Los Angeles, November 10, 2007

Reprinted from World Cinema Review (November 2007).

 

 

Lasse Hallström | Mitt Liv Som Hund (My Life as a Dog) / 1985

a battle for love

by Douglas Messerli

 

Lasse Hallström, Reidar Jönsson [based on his novel], Brasse Brännström, and Per Berglund (screenplay), Lasse Hallström (director) Mitt Liv Som Hund (My Life as a Dog) / 1985

 

 I first saw My Life as a Dog when it originally appeared in 1985, equally enjoying it again on television this year. And in a year gone "to the dogs," how could I resist briefly speaking of Lasse Hallström's moving work, devoted to a child whose has, to his way of thinking, been as unloved and overlooked as the famed Russian mutt, Laika, sent into space, as the child puts it, "without enough food to survive?" The boy, Ingemar, (beautifully performed by the young Anton Glanzelius) has, himself, been lied to, told that his beloved dog, Sicuan, was been sent to a kennel at the moment he himself was shipped off to his uncle's house in the small Swedish town of Kalmar, a move to provide his terminally ill mother some peace; but in fact, as his friend, Saga, tells him late in the film, the pet has been euthanized. Is it any wonder that the child transforms himself into a barking beast, holing up in a kind of doghouse, his uncle's newly built one-room "summer retreat?"
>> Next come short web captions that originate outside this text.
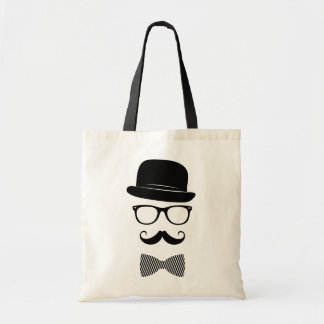 Classy hipster tote bag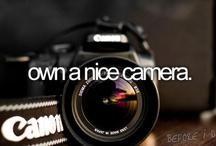 Creative: Photography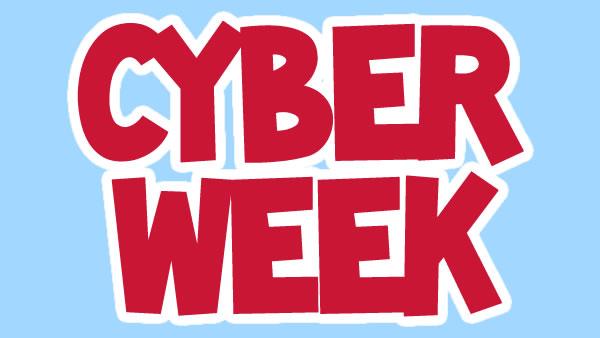Quick Peek at Cyber Week Sales!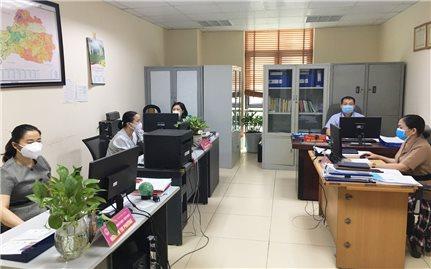 Ban Dân tộc tỉnh Bắc Giang: Cải cách hành chính để nâng cao hiệu quả công tác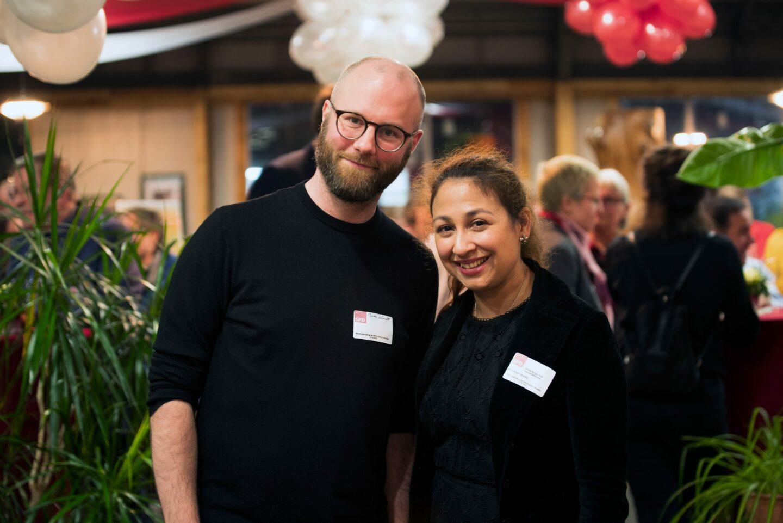 Hunderte Gäste folgten der Einladung zum Jahresempfang der Neuköllner SPD- Fraktion 26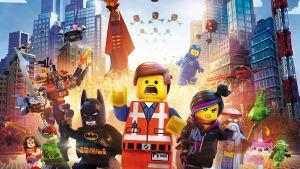 Legofilmen får oss att vilja börja bygga igen.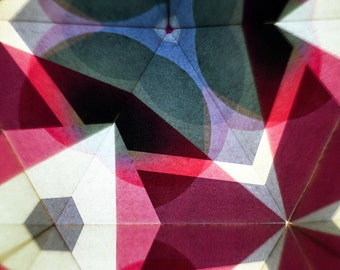 Untitled Kaleidoscopic  Composition 3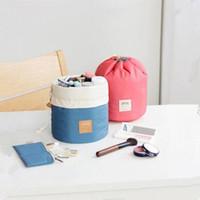 Wholesale Elegant Drawstring Women Bags - Free DHL Fashion Women Barrel Shaped Travel Cosmetic Bag Nylon Drawstring Elegant Drum Wash Bags Makeup Organizer Travel Cosmetics Bags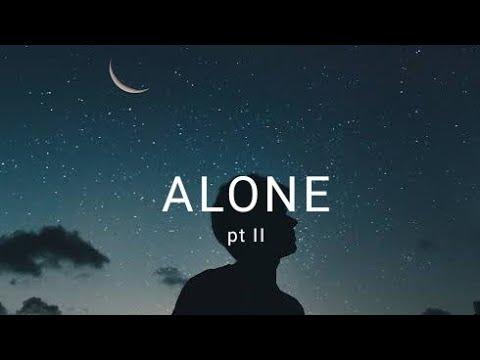 alan-walker-&-ava-max---alone-pt-ii-(lirik-terjemahan)-without-audio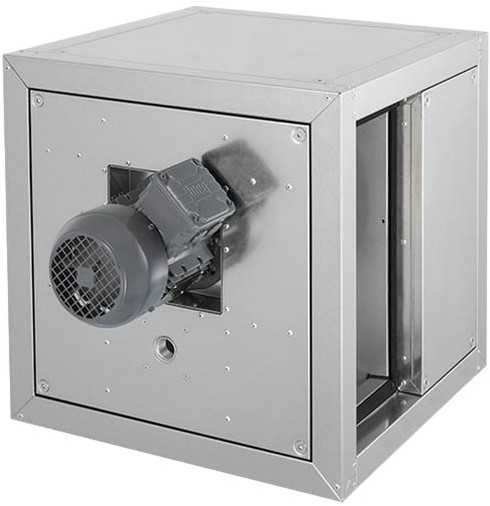 Ruck boxventilator met lineaire airflow en frequentiegestuurde motor 2610 m³h MPC 280 D2 TI 30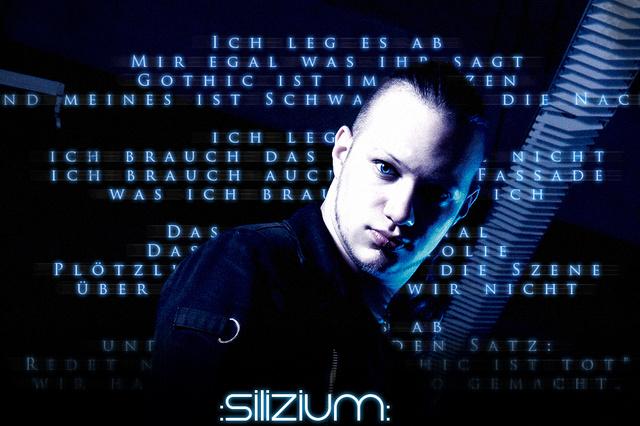 SILIZIUM - Ich Bin GOTHIC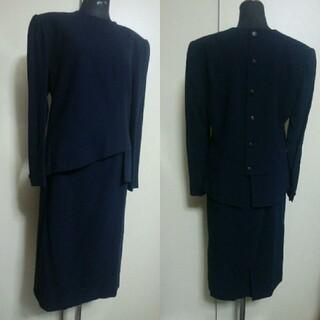 ジュンアシダ(jun ashida)のジュン・アシダ セットアップ サイズ9 ネイビー(スーツ)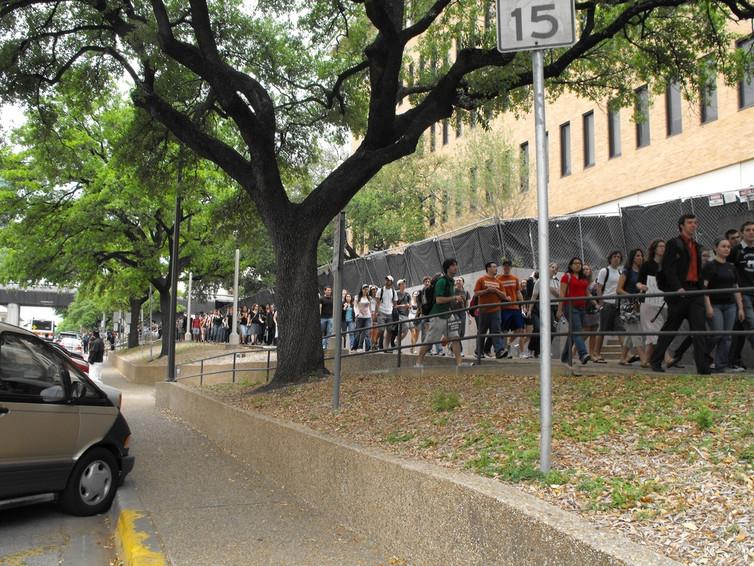 Campus gun protest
      Fortunately, Ingemar's situation is not as horrifying as it seems. The mother, who spends much of the early part of the film alternating between quiet bedroom rest (she is dying of tuberculosis) and fits of frustration and anger for her children's quarrels, has previously been—as we witness in flashbacks of Ingemar's memories—a joyful and loving woman. Yet the more he and his brother try to take over household chores and keep themselves out of trouble, the more havoc they wreck on their dying mother's peace. The brothers, accordingly, are separated, Ingemar going to a maternal uncle in Småland.

     Lucky for Ingemar he is placed in an easy going and loving home of his uncle Gunnar and his wife, where the chaos which he created in his mother's house is utterly accepted. For Kalmar is a town filled, like most small towns, with eccentrics. Unfortunately, for the film, some of the eccentricities come right out of the standard catalogue of film types we've seen in small-town-based productions from Ealing films such as Whisky Galore to Federico Fellini's Armacord.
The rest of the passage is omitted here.